Every day, newspapers around the country print page after page of stock price tables and other market data. Not only does that cost a lot of money but it leaves reporters with less space to tell neat stories. Today, The Globe and Mail takes a relatively risky gamble but one, I suspect, that more and more papers are likely to take over the next few years. The Globe will reduce the amount of market data it publishes in its business section by as much as three full pages. Instead, it has beefed up its Internet-based investment tracking and market data tools. As Giles Gherson, editor of the Globe's Report on Business says in today's paper, “In today's fast-moving market, investors need immediate pricing information to make their decisions and that's why, increasingly, they're turning to the Internet, and not the newspaper, to get it.”
The Globe has an excellent family of Web sites for business news, market data, and other investor information:
- Globeinvestor.com
- GlobeinvestorGOLD.com (Subscription required)
- Globefund.com
- globeandmail.com/marketclose.
“Our substantial presence on the Internet offers far more financial market data than we could ever publish in a newspaper,” Gherson wrote.

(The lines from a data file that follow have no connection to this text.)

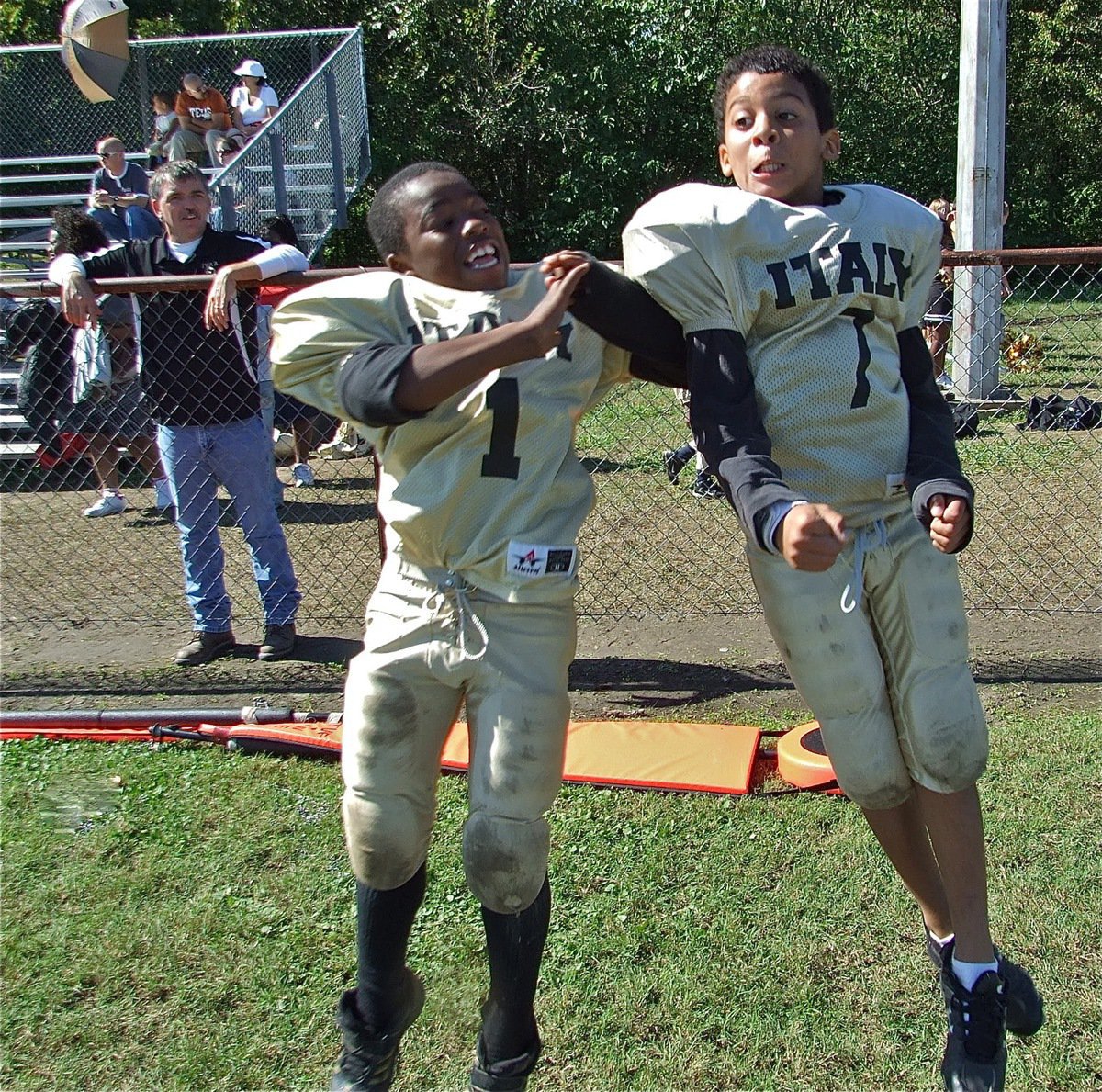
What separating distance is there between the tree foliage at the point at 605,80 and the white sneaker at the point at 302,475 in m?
12.7

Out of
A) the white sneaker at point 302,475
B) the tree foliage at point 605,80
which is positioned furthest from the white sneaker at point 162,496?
the tree foliage at point 605,80

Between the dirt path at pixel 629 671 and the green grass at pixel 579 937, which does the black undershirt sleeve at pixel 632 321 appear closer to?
the green grass at pixel 579 937

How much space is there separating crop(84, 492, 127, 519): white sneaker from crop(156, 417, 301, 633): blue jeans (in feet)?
10.7

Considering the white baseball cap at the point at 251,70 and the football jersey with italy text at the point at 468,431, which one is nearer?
the football jersey with italy text at the point at 468,431

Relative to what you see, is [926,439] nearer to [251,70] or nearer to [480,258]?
[480,258]

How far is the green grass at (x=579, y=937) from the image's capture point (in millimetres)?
2746

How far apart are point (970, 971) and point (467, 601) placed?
1.28 meters

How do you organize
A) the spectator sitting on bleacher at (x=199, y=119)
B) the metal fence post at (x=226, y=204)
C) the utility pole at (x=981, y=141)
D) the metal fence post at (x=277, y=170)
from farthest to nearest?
the spectator sitting on bleacher at (x=199, y=119) → the metal fence post at (x=277, y=170) → the metal fence post at (x=226, y=204) → the utility pole at (x=981, y=141)

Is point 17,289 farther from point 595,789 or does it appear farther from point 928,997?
point 928,997

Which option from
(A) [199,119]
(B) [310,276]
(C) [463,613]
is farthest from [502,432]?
(A) [199,119]

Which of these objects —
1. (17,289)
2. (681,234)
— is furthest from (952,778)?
(17,289)

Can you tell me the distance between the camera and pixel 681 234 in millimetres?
2484

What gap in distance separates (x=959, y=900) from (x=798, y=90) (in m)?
1.72

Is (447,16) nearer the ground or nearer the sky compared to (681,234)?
nearer the sky
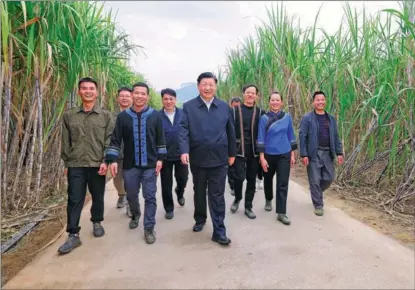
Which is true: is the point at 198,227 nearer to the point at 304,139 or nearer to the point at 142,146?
the point at 142,146

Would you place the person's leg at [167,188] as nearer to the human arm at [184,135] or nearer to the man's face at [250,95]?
the human arm at [184,135]

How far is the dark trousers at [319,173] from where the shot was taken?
3.67m

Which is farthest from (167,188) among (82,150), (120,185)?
(82,150)

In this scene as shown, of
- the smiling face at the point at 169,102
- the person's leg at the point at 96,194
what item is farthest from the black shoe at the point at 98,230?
the smiling face at the point at 169,102

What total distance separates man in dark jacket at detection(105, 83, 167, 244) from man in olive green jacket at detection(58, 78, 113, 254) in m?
0.13

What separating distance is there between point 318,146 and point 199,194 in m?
1.52

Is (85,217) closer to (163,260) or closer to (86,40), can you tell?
(163,260)

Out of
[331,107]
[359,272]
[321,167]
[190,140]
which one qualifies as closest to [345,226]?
[321,167]

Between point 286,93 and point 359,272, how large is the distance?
13.1 feet

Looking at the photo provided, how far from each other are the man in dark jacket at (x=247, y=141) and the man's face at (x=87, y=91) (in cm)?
148

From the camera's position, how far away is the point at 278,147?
3.44 m

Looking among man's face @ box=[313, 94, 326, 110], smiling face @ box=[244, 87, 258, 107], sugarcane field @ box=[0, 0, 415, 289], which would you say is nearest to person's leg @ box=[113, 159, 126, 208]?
sugarcane field @ box=[0, 0, 415, 289]

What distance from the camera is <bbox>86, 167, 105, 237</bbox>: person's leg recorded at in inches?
114

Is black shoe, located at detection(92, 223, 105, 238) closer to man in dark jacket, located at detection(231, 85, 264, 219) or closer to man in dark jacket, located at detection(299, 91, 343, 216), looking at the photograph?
man in dark jacket, located at detection(231, 85, 264, 219)
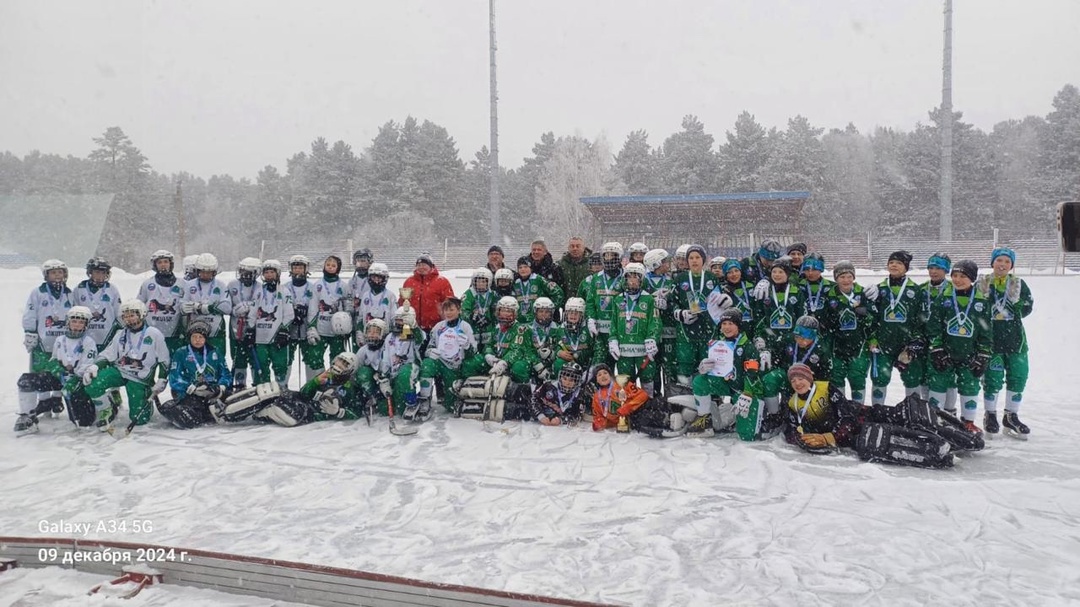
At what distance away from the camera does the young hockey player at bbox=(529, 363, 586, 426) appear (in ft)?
22.8

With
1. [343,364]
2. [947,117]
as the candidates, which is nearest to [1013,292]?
[343,364]

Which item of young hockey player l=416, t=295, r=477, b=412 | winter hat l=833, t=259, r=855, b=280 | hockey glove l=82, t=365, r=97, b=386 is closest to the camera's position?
winter hat l=833, t=259, r=855, b=280

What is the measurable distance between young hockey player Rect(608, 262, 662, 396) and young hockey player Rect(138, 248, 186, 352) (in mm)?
5114

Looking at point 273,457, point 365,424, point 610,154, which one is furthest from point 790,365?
point 610,154

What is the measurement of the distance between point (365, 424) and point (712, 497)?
3.82 metres

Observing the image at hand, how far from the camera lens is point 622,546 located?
4.13 meters

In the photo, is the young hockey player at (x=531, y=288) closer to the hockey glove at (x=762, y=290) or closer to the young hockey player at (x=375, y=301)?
the young hockey player at (x=375, y=301)

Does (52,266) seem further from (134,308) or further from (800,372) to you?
(800,372)

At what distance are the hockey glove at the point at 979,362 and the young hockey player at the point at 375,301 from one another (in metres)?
6.05

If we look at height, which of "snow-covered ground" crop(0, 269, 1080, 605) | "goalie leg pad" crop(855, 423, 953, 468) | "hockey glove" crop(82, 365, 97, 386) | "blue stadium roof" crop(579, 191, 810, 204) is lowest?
"snow-covered ground" crop(0, 269, 1080, 605)

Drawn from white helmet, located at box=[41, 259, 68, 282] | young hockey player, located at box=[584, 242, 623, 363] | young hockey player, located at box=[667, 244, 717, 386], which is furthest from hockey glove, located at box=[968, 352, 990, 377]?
white helmet, located at box=[41, 259, 68, 282]

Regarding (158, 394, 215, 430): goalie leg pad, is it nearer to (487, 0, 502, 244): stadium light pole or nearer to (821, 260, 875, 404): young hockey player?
(821, 260, 875, 404): young hockey player

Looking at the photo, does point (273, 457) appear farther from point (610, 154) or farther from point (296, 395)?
point (610, 154)

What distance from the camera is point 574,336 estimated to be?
7371 mm
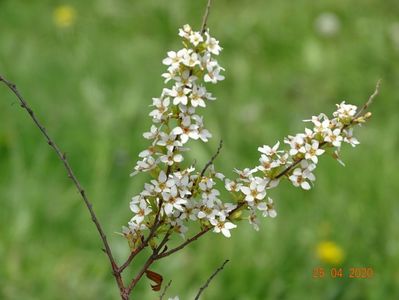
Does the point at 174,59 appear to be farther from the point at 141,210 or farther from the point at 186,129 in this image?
the point at 141,210

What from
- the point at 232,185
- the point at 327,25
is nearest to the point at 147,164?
the point at 232,185

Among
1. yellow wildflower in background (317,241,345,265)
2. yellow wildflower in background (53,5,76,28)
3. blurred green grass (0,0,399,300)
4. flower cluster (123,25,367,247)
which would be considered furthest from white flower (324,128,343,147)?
yellow wildflower in background (53,5,76,28)

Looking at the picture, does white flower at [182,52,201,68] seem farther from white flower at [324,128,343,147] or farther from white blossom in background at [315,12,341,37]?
white blossom in background at [315,12,341,37]

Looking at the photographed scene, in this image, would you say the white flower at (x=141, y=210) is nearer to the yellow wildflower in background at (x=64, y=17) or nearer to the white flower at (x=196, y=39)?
the white flower at (x=196, y=39)

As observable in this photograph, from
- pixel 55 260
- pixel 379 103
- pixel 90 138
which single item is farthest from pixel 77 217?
pixel 379 103

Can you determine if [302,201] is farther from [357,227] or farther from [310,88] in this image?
[310,88]
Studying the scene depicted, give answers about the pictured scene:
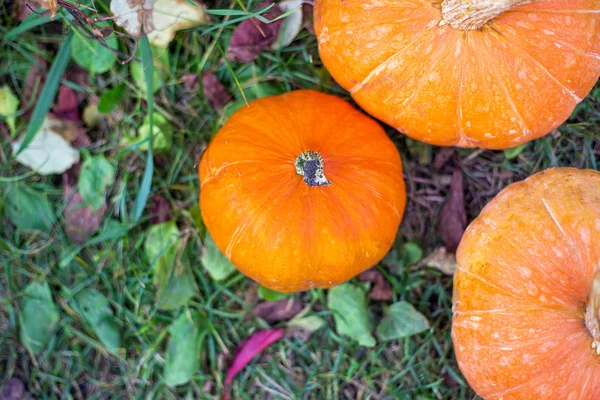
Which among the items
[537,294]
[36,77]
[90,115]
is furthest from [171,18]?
[537,294]

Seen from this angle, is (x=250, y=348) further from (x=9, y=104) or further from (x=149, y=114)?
(x=9, y=104)

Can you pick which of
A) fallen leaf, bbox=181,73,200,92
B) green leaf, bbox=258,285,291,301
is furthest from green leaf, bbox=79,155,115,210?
green leaf, bbox=258,285,291,301

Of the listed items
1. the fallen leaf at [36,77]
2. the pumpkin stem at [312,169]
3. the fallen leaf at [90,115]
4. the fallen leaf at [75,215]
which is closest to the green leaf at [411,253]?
the pumpkin stem at [312,169]

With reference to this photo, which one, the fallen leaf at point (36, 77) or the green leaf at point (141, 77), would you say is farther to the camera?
the fallen leaf at point (36, 77)

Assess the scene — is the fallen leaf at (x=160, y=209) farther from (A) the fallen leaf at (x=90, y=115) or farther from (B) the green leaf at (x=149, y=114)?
(A) the fallen leaf at (x=90, y=115)

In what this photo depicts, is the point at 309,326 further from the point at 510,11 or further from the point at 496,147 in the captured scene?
the point at 510,11

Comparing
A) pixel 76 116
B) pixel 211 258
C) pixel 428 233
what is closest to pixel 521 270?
pixel 428 233

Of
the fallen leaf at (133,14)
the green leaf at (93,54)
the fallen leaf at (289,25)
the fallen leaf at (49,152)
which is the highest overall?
the fallen leaf at (133,14)
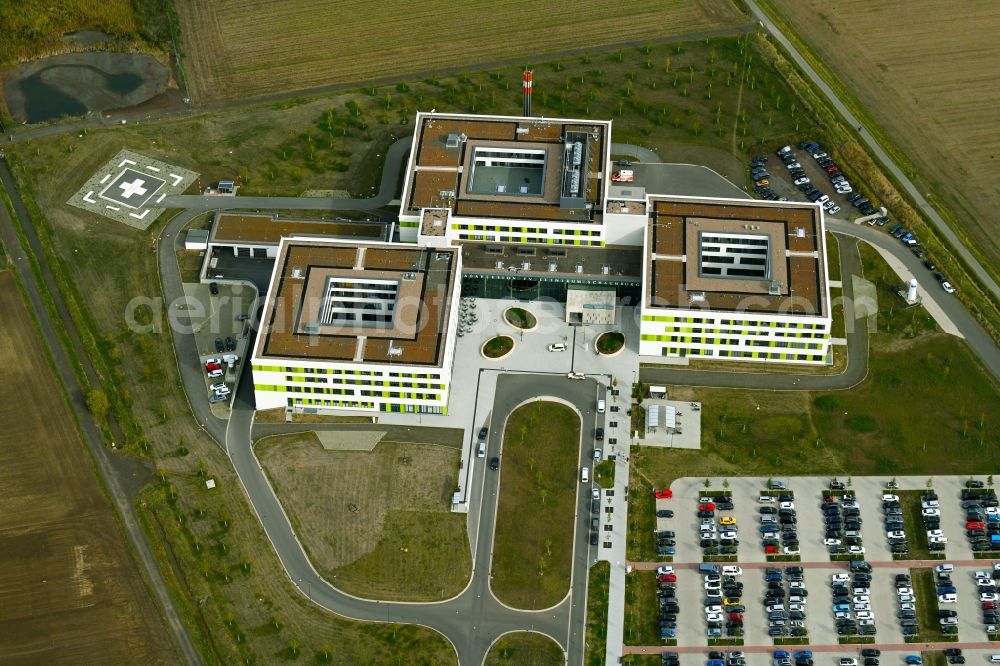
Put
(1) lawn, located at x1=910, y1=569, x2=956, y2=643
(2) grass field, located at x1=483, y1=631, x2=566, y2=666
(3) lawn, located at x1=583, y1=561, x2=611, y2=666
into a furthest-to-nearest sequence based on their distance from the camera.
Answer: (1) lawn, located at x1=910, y1=569, x2=956, y2=643 → (3) lawn, located at x1=583, y1=561, x2=611, y2=666 → (2) grass field, located at x1=483, y1=631, x2=566, y2=666

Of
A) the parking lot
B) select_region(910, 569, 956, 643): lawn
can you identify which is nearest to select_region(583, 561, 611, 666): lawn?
the parking lot

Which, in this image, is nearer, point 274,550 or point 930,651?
point 930,651

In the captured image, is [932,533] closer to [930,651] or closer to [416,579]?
[930,651]

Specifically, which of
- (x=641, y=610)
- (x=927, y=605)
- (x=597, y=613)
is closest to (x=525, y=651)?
(x=597, y=613)

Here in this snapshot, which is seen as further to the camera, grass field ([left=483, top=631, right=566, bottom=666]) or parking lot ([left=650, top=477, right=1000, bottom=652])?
parking lot ([left=650, top=477, right=1000, bottom=652])

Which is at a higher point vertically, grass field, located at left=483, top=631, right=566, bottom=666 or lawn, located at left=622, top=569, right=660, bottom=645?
lawn, located at left=622, top=569, right=660, bottom=645

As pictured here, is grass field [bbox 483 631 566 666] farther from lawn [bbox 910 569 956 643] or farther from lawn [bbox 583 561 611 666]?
lawn [bbox 910 569 956 643]

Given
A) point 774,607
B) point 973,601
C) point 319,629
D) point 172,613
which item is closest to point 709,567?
point 774,607
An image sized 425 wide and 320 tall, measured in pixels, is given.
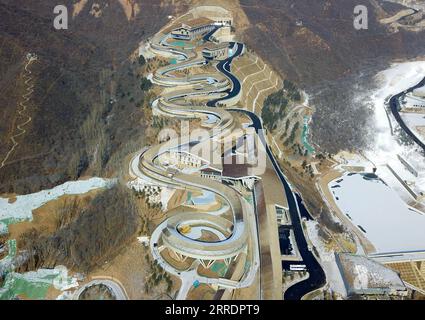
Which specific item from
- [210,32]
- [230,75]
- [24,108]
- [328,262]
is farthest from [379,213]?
[210,32]

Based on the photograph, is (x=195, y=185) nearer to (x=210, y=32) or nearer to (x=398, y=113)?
(x=398, y=113)

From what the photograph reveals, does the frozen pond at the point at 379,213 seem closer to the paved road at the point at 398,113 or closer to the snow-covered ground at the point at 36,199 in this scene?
the paved road at the point at 398,113

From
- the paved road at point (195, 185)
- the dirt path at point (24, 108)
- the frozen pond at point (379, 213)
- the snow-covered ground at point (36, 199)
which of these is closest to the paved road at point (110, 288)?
the paved road at point (195, 185)

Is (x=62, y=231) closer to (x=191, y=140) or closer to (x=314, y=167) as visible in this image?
(x=191, y=140)

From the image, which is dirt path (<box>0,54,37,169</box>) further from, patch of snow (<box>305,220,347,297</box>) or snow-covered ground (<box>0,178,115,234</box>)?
patch of snow (<box>305,220,347,297</box>)

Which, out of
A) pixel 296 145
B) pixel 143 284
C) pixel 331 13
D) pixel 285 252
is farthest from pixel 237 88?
pixel 331 13

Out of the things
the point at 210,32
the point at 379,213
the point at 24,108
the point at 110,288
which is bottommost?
the point at 379,213

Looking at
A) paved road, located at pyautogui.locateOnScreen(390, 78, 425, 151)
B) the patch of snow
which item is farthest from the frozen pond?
paved road, located at pyautogui.locateOnScreen(390, 78, 425, 151)

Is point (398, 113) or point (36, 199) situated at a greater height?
point (36, 199)
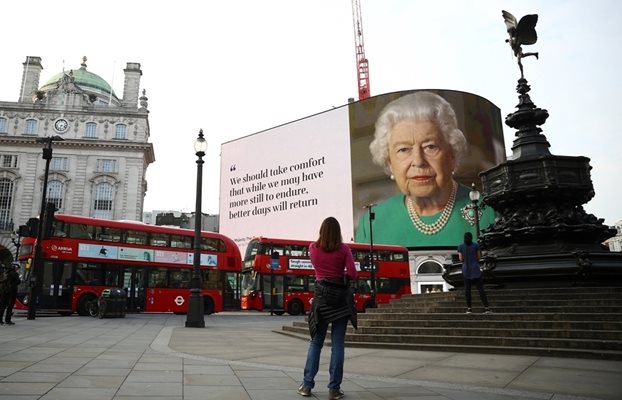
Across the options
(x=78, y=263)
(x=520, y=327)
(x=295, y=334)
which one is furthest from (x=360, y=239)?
(x=520, y=327)

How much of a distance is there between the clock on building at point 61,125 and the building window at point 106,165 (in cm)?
519

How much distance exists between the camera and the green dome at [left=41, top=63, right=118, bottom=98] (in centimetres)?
5966

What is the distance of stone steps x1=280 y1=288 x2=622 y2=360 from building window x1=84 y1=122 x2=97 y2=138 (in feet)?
169

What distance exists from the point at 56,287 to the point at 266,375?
1598 cm

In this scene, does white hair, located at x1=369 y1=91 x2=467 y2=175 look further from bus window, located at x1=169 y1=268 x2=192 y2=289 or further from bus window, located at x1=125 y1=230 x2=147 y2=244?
bus window, located at x1=125 y1=230 x2=147 y2=244

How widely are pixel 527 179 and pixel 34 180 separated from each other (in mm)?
54198

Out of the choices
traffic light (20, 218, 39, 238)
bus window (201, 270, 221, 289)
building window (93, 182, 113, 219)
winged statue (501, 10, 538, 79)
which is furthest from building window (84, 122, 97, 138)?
winged statue (501, 10, 538, 79)

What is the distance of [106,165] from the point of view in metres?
52.9

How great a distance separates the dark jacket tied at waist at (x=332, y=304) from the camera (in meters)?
4.46

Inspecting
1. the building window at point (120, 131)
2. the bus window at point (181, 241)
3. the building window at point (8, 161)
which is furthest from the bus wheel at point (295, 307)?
the building window at point (8, 161)

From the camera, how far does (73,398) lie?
3832 mm

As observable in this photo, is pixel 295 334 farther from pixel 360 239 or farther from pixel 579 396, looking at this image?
pixel 360 239

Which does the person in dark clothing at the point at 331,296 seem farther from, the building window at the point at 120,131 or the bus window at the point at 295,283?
the building window at the point at 120,131

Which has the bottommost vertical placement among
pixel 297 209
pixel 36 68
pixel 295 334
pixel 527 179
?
pixel 295 334
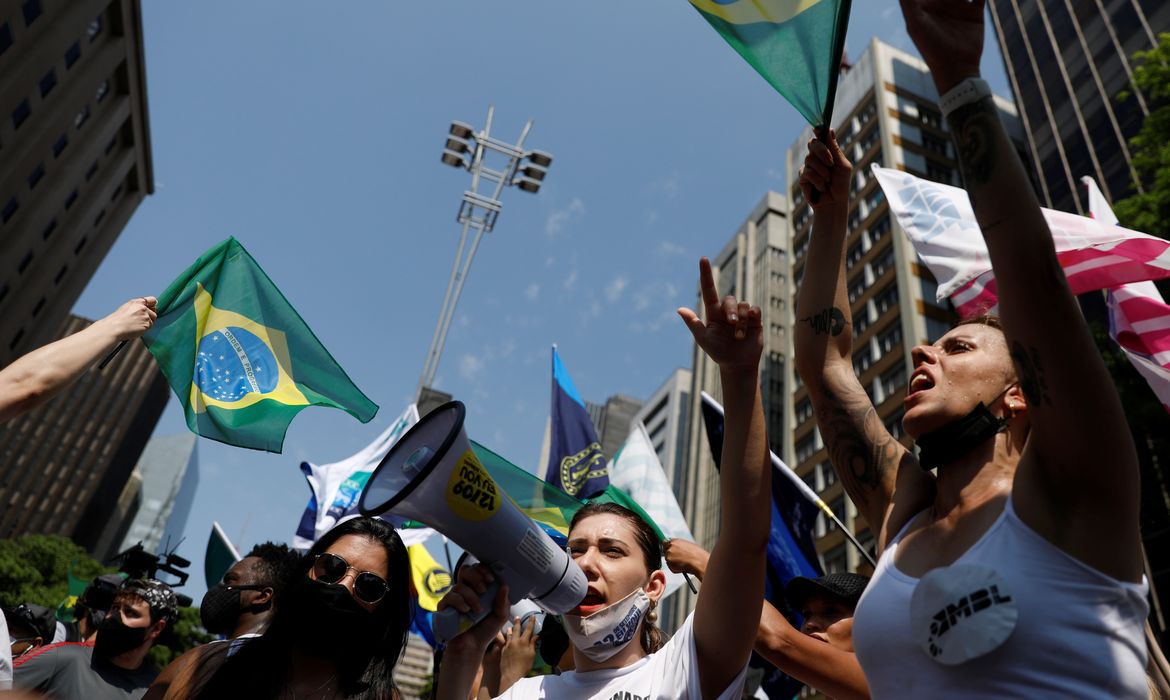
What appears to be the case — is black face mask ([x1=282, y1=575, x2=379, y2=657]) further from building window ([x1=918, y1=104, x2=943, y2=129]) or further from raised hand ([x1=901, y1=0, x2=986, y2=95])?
building window ([x1=918, y1=104, x2=943, y2=129])

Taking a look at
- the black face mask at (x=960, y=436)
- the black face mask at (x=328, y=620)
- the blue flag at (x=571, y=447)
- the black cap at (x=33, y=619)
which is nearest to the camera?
the black face mask at (x=960, y=436)

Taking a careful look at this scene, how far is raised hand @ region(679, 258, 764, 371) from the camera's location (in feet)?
8.04

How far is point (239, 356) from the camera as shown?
571 centimetres

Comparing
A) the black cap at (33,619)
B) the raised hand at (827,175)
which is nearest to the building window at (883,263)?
the black cap at (33,619)

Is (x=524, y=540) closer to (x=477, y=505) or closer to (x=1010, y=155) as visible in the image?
(x=477, y=505)

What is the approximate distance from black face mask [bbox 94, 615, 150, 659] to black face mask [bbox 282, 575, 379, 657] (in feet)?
7.25

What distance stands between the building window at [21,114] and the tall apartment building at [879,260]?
3569 centimetres

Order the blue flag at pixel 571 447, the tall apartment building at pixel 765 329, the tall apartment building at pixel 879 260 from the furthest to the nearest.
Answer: the tall apartment building at pixel 765 329, the tall apartment building at pixel 879 260, the blue flag at pixel 571 447

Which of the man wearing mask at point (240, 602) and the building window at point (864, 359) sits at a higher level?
the building window at point (864, 359)

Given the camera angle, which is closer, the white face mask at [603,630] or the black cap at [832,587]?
the white face mask at [603,630]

“Over the past several months, we've contacted nearly 2,000 of our readers to find out how much they use the pages of stock and financial listings we print. What we learned was what we already suspected: More and more of our readers are now relying on Globeinvestor.com and other websites for up-to-the-minute market price.”
This initiative makes particular sense for the Globe as the paper's readership tends to be more affluent and have higher education levels. Those two factors, combined with the fact that more than two-thirds of Canadian households have an Internet connection and greater than 90 per cent of Canadians have Internet access at either home, work or school, makes the likelihood of Globe Report on Business readers having ready access to the Net highly probable.